Court Opinion

ID: 6886464
Source: CourtListenerOpinion
Date Created: 2022-07-23 21:29:40.759834+00
Date Added: 2024-06-11T16:05:43.618433
License: Public Domain

HUTCHESON, Circuit Judge
(concurring specially).
I agree that the judgment should be affirmed on the second ground. I agree, too, that the possession of the property, Which under the statute appellant had, was subject to the supervision and control of the bankruptcy court, and that any contract he made with regard to that possession was subject to disapproval by the court. I do not agree that he was without capacity to make the lease in question. I think it clear that he could make it subject only to the disapproval of the court and that when it was signed and was not disapproved, appellee could not disaffirm it on the ground that it had not been positively approved.
The appellee did not decline to carry out the contract on the ground of appellant’s want of authority to make it. It was clearly to the advantage of the property that the contract be made, and it is quite clear that if approval of the bankruptcy court had been requested, it would have been obtained. Appellee’s president testified: “Mr.
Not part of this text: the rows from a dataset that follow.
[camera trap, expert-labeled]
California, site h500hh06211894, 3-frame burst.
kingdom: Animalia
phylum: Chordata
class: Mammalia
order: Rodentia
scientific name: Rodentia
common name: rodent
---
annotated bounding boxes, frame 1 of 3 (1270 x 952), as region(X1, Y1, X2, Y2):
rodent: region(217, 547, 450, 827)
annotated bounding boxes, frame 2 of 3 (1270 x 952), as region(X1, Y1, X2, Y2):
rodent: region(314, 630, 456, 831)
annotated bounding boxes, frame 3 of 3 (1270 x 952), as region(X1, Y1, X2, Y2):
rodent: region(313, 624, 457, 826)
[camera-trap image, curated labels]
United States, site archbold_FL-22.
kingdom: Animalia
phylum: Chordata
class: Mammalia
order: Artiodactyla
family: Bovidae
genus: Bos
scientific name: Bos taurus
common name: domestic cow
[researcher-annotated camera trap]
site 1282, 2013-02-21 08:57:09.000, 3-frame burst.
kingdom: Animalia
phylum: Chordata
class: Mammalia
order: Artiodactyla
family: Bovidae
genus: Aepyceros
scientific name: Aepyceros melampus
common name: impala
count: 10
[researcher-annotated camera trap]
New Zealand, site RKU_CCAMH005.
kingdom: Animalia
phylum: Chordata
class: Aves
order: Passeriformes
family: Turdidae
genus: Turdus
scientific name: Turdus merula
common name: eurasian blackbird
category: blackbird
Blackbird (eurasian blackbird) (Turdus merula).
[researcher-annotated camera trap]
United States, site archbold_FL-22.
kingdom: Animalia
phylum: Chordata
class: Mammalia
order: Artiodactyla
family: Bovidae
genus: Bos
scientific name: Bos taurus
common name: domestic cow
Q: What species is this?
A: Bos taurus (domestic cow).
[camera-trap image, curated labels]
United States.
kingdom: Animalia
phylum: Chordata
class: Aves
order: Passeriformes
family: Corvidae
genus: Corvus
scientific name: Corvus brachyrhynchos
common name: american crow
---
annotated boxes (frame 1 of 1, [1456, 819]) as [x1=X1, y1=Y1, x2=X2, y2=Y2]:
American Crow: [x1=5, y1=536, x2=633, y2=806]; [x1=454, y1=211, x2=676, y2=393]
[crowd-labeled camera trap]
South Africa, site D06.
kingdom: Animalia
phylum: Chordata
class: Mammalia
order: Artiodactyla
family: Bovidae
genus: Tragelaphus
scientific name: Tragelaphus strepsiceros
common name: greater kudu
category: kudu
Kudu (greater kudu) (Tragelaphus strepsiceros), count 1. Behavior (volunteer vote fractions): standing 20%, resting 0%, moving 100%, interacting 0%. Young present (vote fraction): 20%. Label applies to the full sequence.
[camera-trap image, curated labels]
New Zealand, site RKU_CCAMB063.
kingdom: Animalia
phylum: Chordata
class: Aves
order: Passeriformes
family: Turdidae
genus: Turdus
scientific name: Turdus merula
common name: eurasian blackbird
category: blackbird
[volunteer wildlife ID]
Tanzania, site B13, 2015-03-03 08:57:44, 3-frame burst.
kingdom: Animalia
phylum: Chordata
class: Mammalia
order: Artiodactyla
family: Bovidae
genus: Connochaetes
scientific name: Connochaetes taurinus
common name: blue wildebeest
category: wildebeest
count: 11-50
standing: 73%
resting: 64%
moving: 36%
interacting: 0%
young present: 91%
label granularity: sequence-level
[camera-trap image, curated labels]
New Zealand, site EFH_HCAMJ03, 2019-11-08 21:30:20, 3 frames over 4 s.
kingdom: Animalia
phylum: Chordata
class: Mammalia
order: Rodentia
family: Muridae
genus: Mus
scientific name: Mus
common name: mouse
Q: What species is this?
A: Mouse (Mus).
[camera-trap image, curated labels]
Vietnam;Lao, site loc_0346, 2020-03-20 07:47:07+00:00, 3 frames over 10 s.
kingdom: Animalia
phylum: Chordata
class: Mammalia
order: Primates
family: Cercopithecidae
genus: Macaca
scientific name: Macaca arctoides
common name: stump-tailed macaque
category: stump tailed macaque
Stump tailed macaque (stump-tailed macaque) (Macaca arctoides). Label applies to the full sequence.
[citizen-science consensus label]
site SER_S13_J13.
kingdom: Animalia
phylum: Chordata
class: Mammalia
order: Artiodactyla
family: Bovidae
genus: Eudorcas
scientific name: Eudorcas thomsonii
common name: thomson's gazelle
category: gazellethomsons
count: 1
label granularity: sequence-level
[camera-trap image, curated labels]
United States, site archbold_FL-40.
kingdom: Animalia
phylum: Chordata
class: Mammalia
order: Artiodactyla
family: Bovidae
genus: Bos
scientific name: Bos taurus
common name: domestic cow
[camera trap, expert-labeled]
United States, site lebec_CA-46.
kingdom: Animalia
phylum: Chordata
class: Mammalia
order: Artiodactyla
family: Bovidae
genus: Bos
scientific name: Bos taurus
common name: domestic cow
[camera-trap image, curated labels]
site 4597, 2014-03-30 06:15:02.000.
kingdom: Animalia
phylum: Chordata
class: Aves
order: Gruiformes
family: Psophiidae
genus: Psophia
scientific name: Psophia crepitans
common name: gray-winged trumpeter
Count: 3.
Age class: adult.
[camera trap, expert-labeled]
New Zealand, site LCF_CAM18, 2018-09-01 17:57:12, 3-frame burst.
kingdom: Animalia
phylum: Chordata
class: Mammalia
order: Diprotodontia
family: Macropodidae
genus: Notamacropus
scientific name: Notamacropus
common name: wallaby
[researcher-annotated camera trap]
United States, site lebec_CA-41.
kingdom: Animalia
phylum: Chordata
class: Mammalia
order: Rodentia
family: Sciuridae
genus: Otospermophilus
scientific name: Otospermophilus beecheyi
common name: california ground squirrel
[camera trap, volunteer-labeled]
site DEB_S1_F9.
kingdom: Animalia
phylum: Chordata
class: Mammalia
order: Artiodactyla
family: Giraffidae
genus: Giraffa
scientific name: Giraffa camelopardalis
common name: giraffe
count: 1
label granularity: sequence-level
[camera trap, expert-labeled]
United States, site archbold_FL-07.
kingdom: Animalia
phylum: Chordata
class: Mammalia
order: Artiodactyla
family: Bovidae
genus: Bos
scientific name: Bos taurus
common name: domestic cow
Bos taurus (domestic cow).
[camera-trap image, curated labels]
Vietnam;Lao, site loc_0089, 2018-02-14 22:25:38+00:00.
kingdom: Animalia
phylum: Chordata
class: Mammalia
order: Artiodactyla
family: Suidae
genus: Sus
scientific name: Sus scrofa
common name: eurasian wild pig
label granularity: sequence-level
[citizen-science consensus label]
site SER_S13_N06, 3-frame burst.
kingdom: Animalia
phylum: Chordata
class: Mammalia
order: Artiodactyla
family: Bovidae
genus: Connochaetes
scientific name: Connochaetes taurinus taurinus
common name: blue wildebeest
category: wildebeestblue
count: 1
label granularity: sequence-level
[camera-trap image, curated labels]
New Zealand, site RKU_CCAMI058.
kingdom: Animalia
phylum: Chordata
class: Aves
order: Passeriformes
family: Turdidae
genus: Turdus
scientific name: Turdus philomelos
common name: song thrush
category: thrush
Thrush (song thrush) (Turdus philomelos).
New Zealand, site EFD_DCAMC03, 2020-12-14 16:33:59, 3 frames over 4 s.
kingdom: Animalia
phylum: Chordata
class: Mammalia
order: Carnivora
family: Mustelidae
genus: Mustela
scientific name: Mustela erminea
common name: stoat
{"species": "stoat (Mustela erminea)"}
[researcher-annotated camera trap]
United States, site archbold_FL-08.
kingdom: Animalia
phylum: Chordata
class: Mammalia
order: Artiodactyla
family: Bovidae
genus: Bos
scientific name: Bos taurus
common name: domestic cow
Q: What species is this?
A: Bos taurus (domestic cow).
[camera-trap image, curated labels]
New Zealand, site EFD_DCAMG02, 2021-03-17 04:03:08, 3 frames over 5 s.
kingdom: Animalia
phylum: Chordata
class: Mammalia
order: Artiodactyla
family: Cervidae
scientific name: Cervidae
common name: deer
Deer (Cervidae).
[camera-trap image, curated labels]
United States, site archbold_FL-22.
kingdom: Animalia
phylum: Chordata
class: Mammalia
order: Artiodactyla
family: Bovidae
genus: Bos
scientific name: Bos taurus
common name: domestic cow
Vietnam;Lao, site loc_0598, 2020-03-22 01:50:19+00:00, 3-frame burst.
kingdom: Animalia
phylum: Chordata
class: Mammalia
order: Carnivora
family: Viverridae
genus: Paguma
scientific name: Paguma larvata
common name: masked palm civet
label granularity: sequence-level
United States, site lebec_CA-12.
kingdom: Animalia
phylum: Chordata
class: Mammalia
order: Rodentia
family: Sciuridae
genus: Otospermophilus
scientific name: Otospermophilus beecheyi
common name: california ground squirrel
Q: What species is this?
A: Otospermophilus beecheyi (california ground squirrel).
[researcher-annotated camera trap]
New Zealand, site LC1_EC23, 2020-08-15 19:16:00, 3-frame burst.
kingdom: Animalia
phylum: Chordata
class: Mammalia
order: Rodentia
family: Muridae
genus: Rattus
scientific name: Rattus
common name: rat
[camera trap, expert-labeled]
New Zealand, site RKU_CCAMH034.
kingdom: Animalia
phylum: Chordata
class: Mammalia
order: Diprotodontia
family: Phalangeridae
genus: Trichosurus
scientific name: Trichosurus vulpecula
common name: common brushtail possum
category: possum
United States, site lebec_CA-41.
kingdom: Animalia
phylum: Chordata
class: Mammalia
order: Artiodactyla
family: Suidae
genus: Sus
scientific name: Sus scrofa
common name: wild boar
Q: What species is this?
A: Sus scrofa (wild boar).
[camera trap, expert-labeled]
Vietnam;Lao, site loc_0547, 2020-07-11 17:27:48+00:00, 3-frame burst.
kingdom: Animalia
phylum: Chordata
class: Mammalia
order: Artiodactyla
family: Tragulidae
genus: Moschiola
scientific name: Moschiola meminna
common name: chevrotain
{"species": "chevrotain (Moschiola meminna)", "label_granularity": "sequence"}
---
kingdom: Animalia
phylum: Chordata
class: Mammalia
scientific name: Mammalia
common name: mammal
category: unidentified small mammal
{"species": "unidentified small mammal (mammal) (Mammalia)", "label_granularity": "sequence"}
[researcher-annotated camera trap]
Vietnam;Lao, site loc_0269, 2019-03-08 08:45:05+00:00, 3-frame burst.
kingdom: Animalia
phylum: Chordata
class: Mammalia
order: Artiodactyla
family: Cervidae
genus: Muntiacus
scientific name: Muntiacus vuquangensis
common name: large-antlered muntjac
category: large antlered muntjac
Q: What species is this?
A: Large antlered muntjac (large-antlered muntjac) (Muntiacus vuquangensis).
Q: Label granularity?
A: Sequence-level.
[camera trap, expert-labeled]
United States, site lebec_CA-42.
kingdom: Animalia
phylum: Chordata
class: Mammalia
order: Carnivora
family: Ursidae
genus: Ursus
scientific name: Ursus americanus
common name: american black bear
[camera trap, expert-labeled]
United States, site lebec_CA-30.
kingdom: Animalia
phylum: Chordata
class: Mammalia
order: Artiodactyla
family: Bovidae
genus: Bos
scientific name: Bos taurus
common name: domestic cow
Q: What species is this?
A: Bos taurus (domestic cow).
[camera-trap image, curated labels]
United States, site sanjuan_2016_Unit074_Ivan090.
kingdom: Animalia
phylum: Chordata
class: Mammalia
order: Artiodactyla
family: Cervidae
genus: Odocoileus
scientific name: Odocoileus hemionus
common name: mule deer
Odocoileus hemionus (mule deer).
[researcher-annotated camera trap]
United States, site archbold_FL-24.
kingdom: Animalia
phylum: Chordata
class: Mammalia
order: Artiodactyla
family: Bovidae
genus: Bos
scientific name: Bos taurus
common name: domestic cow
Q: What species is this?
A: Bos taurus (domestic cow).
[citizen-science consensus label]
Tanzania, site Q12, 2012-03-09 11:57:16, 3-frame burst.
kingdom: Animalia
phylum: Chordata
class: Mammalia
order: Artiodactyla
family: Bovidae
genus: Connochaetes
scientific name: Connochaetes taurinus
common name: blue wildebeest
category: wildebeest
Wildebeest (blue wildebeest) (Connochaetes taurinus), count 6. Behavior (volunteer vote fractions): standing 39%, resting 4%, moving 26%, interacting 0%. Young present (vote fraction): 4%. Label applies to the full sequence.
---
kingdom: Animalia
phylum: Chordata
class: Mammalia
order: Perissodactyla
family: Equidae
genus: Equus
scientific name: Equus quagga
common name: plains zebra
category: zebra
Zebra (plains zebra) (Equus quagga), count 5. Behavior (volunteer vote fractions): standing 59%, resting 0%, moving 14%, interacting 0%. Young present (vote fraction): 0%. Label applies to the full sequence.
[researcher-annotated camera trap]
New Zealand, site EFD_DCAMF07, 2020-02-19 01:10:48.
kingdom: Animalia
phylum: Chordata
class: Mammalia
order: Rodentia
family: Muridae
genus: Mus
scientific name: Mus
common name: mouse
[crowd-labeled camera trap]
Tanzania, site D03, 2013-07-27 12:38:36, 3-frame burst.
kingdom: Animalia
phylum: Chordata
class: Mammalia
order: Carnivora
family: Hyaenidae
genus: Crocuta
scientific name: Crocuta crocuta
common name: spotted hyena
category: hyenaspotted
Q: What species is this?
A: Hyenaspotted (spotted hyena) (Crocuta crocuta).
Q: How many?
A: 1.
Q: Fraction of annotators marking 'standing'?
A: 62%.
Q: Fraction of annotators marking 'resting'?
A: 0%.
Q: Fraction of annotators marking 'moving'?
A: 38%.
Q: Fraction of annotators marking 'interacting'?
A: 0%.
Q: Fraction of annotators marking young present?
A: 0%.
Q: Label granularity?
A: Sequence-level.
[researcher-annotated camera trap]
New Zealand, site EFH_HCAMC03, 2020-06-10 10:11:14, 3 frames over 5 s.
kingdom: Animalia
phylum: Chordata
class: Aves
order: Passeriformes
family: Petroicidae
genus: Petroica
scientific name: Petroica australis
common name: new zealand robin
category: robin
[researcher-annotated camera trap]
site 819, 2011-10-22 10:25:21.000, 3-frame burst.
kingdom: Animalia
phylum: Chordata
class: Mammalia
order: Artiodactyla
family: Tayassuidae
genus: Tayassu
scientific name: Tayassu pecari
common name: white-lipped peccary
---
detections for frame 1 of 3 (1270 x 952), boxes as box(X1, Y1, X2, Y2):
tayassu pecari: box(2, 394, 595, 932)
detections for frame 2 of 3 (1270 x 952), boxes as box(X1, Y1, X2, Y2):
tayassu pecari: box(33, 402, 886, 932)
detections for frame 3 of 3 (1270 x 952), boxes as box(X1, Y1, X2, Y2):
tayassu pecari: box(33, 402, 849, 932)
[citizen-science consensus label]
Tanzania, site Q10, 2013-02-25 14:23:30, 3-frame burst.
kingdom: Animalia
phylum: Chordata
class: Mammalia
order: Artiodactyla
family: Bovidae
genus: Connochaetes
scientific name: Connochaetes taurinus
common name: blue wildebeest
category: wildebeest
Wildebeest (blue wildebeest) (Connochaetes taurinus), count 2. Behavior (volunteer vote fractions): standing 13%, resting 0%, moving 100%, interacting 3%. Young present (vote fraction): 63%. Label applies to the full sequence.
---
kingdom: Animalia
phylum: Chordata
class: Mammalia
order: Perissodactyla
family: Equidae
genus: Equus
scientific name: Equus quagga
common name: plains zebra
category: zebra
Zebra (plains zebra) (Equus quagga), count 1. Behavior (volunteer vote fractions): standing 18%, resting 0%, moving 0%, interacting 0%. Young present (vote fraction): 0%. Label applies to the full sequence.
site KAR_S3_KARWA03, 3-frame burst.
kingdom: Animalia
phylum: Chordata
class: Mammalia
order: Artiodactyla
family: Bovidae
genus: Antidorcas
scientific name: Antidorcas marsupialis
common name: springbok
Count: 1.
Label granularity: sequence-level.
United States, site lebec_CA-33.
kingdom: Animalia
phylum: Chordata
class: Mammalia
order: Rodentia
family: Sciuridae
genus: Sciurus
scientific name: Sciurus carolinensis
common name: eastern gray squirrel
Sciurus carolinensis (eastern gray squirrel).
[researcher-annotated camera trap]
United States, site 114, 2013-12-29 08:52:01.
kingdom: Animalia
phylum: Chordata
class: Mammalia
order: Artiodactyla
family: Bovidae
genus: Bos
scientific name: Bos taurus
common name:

Avena, who was Conciliation Commissioner or chairman of the Farm Debt Adjustment Committee in Adams County, came to my office about the middle of April and made the proposition that we would take the property at that late date. You see it was getting too late to make a crop; that if we would take it at that late date he would make a proposition to lease the property for us for $1500 for 1936 and let the stipulated amount for 1937 stand and that he would call a certain merchant in Harrisonburg that day and get Mr. Belgarde in there and pay him off and get a cancellation of it. I told him it was too late; that we would wreck every farmer *551that we put on there. Had that come about thirty days earlier we would have been glad to take it.”
In these circumstances, I think it does not lie in appellee’s mouth to set up now an objection to the lack of formal approval by the bankruptcy court which if it had been asserted at the time, appellant would and could have removed.